Exercise: Aluffi II.1.5
The 'multiplication table' of a group is an array compiling the results of all multiplications $gh$:
* |e ... h ...
---+---------------
e |e ... h ...
...|... ... ... ...
g |g ... gh ...
...|... ... ... ...
(Here $e$ is the identity element. Of course the table depends on the order in which the elements are listed in the top row and leftmost column.) Prove that every row and every column of the mulitplication table of a group contains all elements of the group exactly once (like Sudoku diagrams!).
My proof for rows.
Consider a row of group $G$'s multiplication table by fixing a column element $g \in G$. We can use this row to define a set $R_g = \{ gh : h \in G \}$. To prove that every row contains every element of $G$ exactly once, it suffices to show (1) $R_g = G$ and (2) Each entry in the row contains a unique element of $G$.
(1) To prove $R_g = G$, we show that $R_g \subseteq G$ and $Rg \supseteq G$.
( $\subseteq$ ) Let $k \in R_g$. By definition of $R_g$, $k = gh$ for $g, h \in G$. Since $gh \in G$ by closure of groups, it follows that $k \in G$.
( $\supseteq$ ) Let $k \in G$. Every element of $G$ has an inverse, so certainly $g^{-1}k \in G$. Then $g(g^{-1}k) \in R_g$ by definition of $R_g$.

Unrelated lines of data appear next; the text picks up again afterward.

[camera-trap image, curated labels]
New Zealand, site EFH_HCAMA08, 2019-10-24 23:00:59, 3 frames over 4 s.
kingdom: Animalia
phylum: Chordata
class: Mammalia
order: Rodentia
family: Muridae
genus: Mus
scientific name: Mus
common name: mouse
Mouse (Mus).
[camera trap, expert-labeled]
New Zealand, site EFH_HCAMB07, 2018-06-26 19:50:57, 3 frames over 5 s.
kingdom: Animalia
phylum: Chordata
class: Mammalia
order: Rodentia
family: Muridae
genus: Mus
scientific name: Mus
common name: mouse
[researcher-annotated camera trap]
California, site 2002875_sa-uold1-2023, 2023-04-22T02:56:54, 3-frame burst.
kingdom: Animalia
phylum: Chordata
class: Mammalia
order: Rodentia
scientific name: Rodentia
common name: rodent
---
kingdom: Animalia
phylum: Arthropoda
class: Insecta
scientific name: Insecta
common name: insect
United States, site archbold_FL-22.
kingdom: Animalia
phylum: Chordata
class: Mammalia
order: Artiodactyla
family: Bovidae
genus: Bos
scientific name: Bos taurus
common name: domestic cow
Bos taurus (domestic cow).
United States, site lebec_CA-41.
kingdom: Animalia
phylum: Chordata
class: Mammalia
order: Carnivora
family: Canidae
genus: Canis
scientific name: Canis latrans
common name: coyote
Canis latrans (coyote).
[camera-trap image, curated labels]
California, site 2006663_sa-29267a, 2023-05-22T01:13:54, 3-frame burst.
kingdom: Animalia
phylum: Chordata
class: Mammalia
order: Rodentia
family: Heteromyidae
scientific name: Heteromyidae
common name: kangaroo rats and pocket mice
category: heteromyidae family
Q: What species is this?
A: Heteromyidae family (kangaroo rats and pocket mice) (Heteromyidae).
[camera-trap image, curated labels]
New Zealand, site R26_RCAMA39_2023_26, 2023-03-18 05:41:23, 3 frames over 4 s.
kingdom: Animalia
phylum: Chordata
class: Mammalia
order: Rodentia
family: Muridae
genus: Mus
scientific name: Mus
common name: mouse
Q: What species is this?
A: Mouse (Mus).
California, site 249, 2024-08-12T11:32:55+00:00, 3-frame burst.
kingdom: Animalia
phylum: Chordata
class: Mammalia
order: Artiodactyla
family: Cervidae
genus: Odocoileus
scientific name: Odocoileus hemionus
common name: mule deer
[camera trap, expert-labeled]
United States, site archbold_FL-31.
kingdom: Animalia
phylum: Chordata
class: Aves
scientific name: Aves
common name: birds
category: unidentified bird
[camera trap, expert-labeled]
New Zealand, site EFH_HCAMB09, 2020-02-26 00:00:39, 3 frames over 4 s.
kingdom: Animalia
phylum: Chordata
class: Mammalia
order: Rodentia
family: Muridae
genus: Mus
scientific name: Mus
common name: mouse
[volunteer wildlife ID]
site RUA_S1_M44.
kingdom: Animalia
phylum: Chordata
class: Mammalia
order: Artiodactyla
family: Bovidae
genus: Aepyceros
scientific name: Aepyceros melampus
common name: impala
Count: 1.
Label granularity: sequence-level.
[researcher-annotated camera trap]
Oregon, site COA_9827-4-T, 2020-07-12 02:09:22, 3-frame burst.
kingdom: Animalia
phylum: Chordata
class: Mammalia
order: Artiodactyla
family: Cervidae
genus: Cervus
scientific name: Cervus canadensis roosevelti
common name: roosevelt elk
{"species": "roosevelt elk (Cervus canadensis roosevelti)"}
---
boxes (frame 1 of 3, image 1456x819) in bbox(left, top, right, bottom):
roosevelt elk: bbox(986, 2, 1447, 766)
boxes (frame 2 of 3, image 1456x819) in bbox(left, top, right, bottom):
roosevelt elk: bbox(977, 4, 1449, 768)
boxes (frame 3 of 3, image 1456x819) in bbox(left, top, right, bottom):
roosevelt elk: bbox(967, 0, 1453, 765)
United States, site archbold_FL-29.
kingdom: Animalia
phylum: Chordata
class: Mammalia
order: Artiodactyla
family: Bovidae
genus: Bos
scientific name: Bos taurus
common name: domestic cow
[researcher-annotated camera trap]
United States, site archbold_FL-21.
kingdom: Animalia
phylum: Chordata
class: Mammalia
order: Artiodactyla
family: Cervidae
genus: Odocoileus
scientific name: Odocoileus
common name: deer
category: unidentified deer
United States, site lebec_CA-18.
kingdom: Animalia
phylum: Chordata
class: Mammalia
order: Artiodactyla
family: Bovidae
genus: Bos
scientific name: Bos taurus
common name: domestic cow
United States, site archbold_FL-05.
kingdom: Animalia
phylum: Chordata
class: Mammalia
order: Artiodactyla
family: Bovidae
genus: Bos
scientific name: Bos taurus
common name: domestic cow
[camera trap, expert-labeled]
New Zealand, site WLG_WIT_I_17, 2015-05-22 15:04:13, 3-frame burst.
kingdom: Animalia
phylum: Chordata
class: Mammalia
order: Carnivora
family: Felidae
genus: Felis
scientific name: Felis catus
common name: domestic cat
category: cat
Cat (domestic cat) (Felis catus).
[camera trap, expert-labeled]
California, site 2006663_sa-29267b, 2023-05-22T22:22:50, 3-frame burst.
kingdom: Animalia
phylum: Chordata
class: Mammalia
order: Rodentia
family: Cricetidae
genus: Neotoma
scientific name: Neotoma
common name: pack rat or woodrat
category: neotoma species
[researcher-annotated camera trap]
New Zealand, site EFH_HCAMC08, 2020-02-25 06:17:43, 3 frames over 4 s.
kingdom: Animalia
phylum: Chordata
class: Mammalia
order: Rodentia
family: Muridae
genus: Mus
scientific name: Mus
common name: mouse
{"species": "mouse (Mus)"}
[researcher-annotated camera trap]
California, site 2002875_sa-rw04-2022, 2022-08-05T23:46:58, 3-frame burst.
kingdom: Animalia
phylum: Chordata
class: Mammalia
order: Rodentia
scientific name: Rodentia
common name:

Then $g(g^{-1}k) = (gg^{-1})k = ek = k \in R_g$, where the first equality holds by associativity of elements in $G$.
So $R_g = G$ as desired.
(2) To prove that the row corresponding to $g$ contains all elements of $G$ exactly once, consider two entries $gh$ and $gk$ for $h, k \in G$. Note that $gh = gk \Leftrightarrow h = k$. But by construction of the multiplication table, there is only one entry for each element of $G$. Thus, entries are unique.
With (1) and (2) it follows that each row of $G$'s multiplication table contains all elements of $G$ exactly once. $\square$
Best Answer
This looks OK but you're making a mountain out of a molehill, this is a one-liner.
Suppose a group has distinct elements $a,b,c,d$, and $ab=d$ and $ac=d$ then $b=a^{-1}ab=a^{-1}d=a^{-1}ac=c$. So the multiplication table for $a$ cannot contain duplicates, and hence must contain all of the elements exactly once.
(The condition $ab=d$ and $ac=d$ is equivalent to having two identical elements ($d$) in the multiplication table for $a$. This is a "proof by contradiction".)